■ **Приведённый текст**
'''

Сегодня легко стать патриотом. Достаточно прикрепить себе на грудь, на антенну автомобиля георгиевскую ленточку или высунуть в окно флаг России, как тут же тебя переполняет чувство законного патриотизма. Патриотизма, позволяющего орать с балкона: «А ну, черные, домой!», или «Чурки, убирайтесь на Кавказ!», или «Крымнаш!».
Этот доисторический патриотизм имеет в своих корнях простую ксенофобию — ненависть к любому чужаку. Когда к пещере людей каменного века приходил чужак, вокруг него вот точно также начинали прыгать и размахивать каменными топорами — не потому, что считали, что он несет зло, а просто потому что — чужой.
Незнакомый, а значит — некачественный, не такой, как мы. А все незнакомое несет в себе некоторую угрозу, согласно мнению пещерного человека. Поэтому лучше бы незнакомца обездвижить, посадить в клетку или вообще убить. Тогда угрозы будет меньше.
Мысль о том, что незнакомец может прийти и с добрыми намерениями, и научить чему-то новому, тогда крайне редко приходила пещерным людям в головы.
Позже, с развитием цивилизации, атавизмы пещерности, конечно, сохранились, но в связи с усилением связей между различными народами в то же время началась трансформация пещерного патриотизма: все полезное у других перенималось, все вредное (с точки зрения данного социума, народа) — отвергалось. Так начиналось взаимовлияние культур. В результате которого мы находим теперь общие следы в языках, обычаях совершенно отдаленных друг от друга этносов. Казалось бы, что общего между венграми и финнами? Или между испанцами и грузинами? Между собой они могут чувствовать себя чужаками. Но чужие ли они в самом деле?

'''

■ **Набор заданий**
a – Какие действия, по тексту о патриотизме, пещерные люди считали лучшими по отношению к незнакомцу? Перечислите все.
b – Продолжите текст о патриотизме с того места, где он заканчивается.
Строки здесь ни при чем.

■ **Приложенные строки**
'''

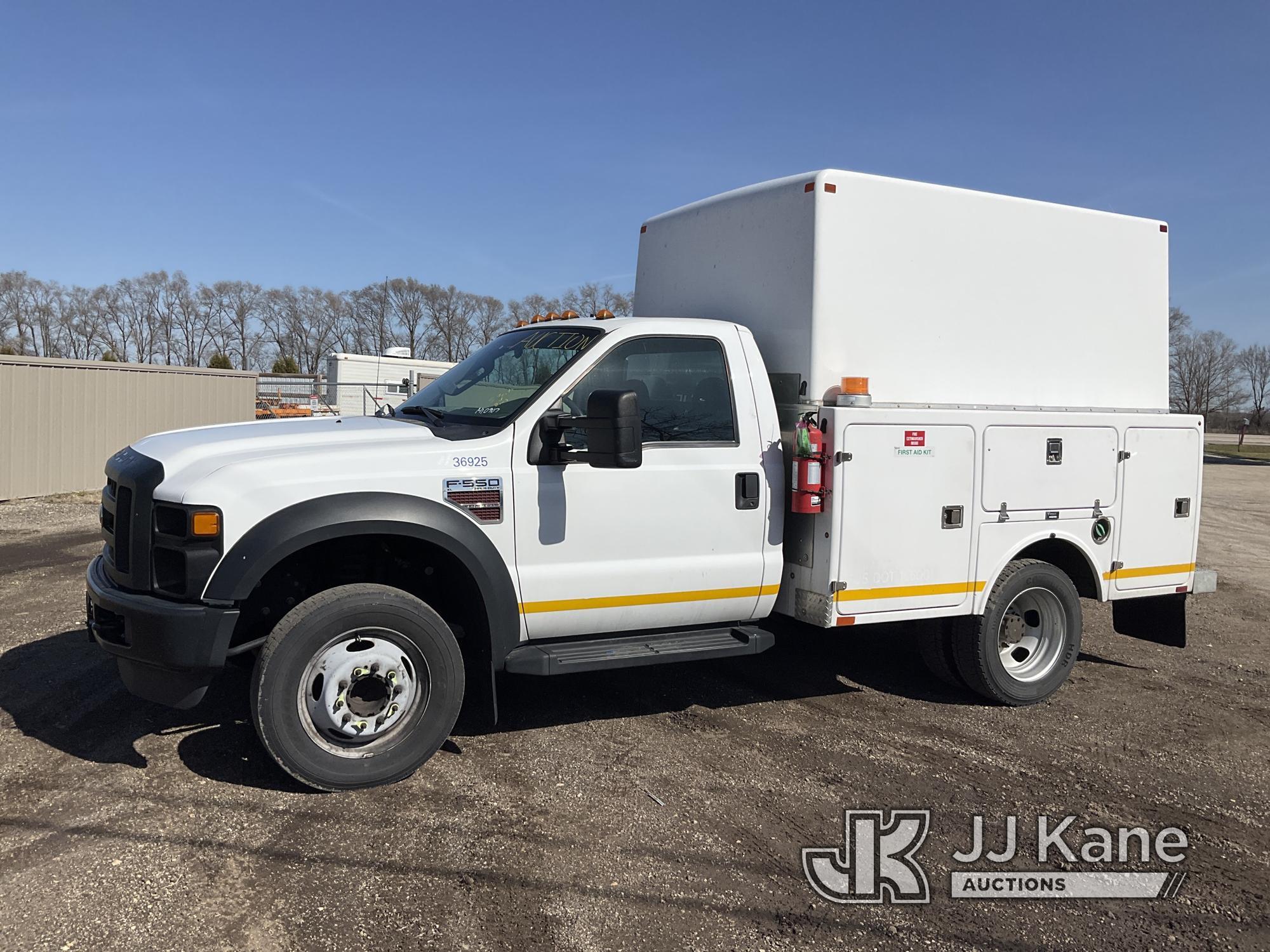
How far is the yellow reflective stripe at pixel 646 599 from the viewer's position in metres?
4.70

'''
'''

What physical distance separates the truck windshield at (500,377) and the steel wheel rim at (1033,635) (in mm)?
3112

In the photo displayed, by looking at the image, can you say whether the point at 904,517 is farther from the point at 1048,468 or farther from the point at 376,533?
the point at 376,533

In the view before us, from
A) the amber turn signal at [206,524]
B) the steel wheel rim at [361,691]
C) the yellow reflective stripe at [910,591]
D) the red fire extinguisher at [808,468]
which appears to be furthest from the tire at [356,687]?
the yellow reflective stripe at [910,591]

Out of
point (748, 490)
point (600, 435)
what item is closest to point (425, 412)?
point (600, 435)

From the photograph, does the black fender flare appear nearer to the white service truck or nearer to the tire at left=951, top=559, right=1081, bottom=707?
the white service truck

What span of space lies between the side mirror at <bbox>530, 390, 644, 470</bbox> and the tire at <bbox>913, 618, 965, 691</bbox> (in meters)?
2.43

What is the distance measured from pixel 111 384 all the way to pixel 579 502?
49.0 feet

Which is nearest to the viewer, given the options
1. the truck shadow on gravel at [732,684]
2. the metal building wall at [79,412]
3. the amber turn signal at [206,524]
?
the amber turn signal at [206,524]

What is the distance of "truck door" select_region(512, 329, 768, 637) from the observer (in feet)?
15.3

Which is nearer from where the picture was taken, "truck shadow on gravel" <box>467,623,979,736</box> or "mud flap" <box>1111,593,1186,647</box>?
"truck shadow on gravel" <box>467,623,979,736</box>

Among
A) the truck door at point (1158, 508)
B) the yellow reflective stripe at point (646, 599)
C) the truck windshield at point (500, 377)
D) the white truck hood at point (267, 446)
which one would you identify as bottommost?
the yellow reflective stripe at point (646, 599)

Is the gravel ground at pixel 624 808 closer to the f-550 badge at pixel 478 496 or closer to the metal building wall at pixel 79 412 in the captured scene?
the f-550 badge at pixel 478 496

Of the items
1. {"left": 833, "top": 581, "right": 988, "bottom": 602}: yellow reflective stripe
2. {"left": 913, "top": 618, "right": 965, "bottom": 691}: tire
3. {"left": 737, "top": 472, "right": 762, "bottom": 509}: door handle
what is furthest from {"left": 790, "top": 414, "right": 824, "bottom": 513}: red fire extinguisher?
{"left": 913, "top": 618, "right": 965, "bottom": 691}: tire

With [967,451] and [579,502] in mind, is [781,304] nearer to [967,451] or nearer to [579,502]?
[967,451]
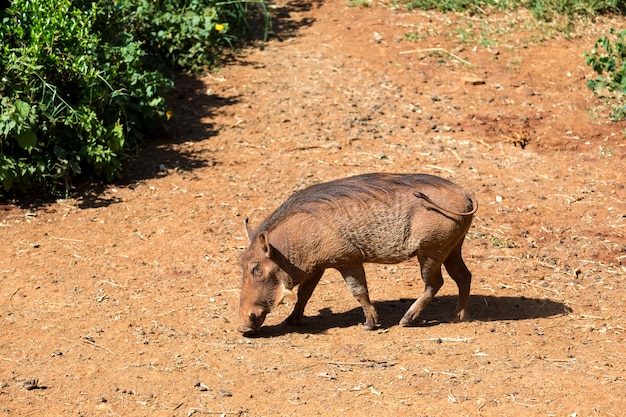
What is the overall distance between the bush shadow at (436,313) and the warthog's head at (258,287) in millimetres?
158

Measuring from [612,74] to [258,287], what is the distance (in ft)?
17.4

'''

■ **Ответы по заданиям**
a – Обездвижить, посадить в клетку, убить.

b –
Финны и угры (венгры) пришли в Европу в стародавние времена из-за Урала. Иберы (Испания) и имеретинцы (Грузия), судя по всему, представляют также одну и ту же этническую группу. Славяне рассеяны по всей Европе и в Азии в огромных количествах (до Урала и пред Уралом, на Волге, до Днеправ и за Днепром, до Дуная и за Дунаем, до Вислы и за Вислой…)
Как же так случилось, что спустя столько тысячелетий после каменного века мы опять стали делить друг друга по каким-то формальным признакам? Ведь все-таки «патриотизм» — это, прежде всего, любовь к Отечеству, готовность подчинить свои частные интересы его интересам. Заметьте, «к Отечеству», а не «к Вашему превосходительст
Напомнить Лермонтова:
Люблю отчизну я, но странною любовью!
Не победит ее рассудок мой.
Ни слава, купленная кровью,
Ни полный гордого доверия покой,
Ни темной старины заветные преданья
Не шевелят во мне отрадного мечтанья.
Но я люблю — за что, не знаю сам —
Ее степей холодное молчанье,
Ее лесов безбрежных колыханье,
Разливы рек ее, подобные морям.
Напомнить также Ганди:
Мой патриотизм — это не замыкание на одной нации; он всеобъемлющ, и я готов отказаться от такого патриотизма, который строит благополучие одной нации на эксплуатации других.
Или Теодора Рузвельта:
Патриотизм — означает поддержку своей страны. Это не означает, что патриотично поддерживать президента или иных должностных лиц. Только в той степени, в какой они служат интересам страны.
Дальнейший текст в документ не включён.